If your goal is to ensure that a significant donation is used for the purposes you intend, both now and in the future, there are various ways of doing so without creating a separate foundation. Consider the following:
Making a restricted donation to an existing charity
Large donations are often made with certain restrictions or directions. As a condition of accepting the gift, the receiving charity is legally obliged to respect these conditions. As the conditions are being drafted and agreed upon with the charity, the donor has a reasonable degree of control. However, after the donation has been made, it will not be possible to change these conditions, although the charity can be granted the right to change these conditions.
It is strongly recommended that you discuss your proposed conditions in detail with the receiving charity before making the gift. This will ensure that when the conditions are drafted, you will accomplish what you intend. It will also ensure that the charity understands, accepts, and supports the conditions. For example, if you direct the income from your donation to support a specific charity program, you can ensure in discussions with the charity that they are intending to continue the program, have other adequate funding in place (or that your funding is adequate on its own) to continue the program, and so on. The charity can also help you identify alternatives for future funding if the program ends (for example, if it achieves its goals).
An advantage of this approach is that an existing operating charity will likely have the expertise and insight to help you direct your funds where they will achieve what you want them to. It will also likely have competent and committed staff or volunteers who can make sure that your gift continues to be well used into the future.
Creating a donor-advised fund
Creating a donor-advised fund has some similarities to creating your own private foundation, but without the administrative, regulatory, managerial, and operational burdens. Donor-advised funds are generally operated by public foundations or charitable organizations as a means of encouraging philanthropy and support for certain types of causes. The public foundation deals with the burdens and spreads the cost of doing so across many donors. In this way, it can also afford to develop expertise in these areas that a single private foundation may not be able to. For example, by pooling funds from many donations, it becomes more cost-effective to engage professional investment advisors to manage these funds.

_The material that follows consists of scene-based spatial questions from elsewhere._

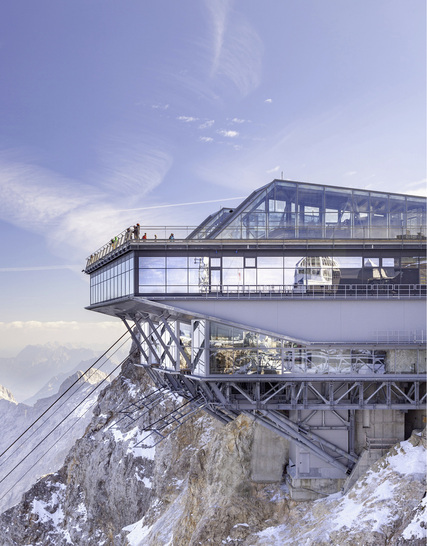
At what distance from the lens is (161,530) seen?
1602 inches

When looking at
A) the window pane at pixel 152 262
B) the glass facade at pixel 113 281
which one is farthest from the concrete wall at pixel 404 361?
the glass facade at pixel 113 281

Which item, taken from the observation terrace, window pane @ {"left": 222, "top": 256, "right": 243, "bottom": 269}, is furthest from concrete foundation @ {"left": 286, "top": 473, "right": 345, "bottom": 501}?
window pane @ {"left": 222, "top": 256, "right": 243, "bottom": 269}

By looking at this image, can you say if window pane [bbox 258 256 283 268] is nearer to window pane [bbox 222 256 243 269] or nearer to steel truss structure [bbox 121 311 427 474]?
window pane [bbox 222 256 243 269]

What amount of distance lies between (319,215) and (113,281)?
48.2ft

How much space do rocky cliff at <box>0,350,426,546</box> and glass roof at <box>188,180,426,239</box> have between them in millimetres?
12836

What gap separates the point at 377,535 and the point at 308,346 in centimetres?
995

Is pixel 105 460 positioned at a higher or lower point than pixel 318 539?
lower

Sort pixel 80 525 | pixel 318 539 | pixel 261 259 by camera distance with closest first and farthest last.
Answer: pixel 318 539 → pixel 261 259 → pixel 80 525

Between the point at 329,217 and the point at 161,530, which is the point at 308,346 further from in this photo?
the point at 161,530

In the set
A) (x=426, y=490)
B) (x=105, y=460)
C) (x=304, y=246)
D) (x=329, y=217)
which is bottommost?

After making the donation, the donor retains the ability to recommend (but not legally control) to whom grants are given by the fund manager. The board of the recipient charity must exercise ultimate control, of course, but within that constraint can consider the recommendations of the donors.
One fast-growing category of donor-advised funds is community foundations. Though generally focused on supporting charitable activities within a specific community, there need not be community-based restrictions on giving. For more information, or to locate a community foundation near you, visit Community Foundations of Canada.
There are several advantages to this approach. Creating a donor-advised fund allows you to:
- avoid the administrative and other headaches of operating a foundation;
- enjoy professional/expert services (such as investment management and detailed reporting) and low costs (by spreading fixed administrative costs over several donations);
- retain control over future grants (within broad limits); and,
- retain naming privileges over the fund created.
Donating to another foundation which you trust
If you simply want to make sure that the funds you donate are being intelligently and effectively used, without directing their specific use, making an unrestricted donation to a foundation whose work you respect and trust may be the route to take. A good example of this, in the United States, was Warren Buffett's multi-billion dollar donation to the Bill and Melinda Gates Foundation.